How does SCHY perform relative to U.S. dividend ETFs?

SCHY's 1-year return as of 2026 was approximately 25–28% (dividends included), outperforming many U.S. equity benchmarks during that period. Since inception annualized return is approximately 8.5–8.8%. International equity performance relative to U.S. equities cycles historically, so SCHY's relative performance will vary depending on the USD cycle and global growth dynamics.

Does SCHY include emerging markets?

No. SCHY is strictly developed markets ex-U.S. For emerging market dividend exposure, a separate EM dividend ETF would be needed alongside SCHY.

How do I use SCHY with SCHD in a portfolio?
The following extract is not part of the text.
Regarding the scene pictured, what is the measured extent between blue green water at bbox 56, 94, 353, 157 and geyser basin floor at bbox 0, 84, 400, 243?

SCHD + SCHY is one of the most discussed dividend combinations. SCHD provides U.S. dividend growth with a value tilt; SCHY adds international diversification, currency variety, and sector exposure (energy, utilities, industrial) that SCHD lacks. A common split is 70% SCHD / 30% SCHY, or an equal split for investors explicitly targeting global dividend parity.

What is the SCHY expense ratio?

0.08% annually — very competitive for an international dividend ETF. Comparable funds like IDV charge 0.49%, making SCHY's fee structure a notable advantage for cost-conscious investors.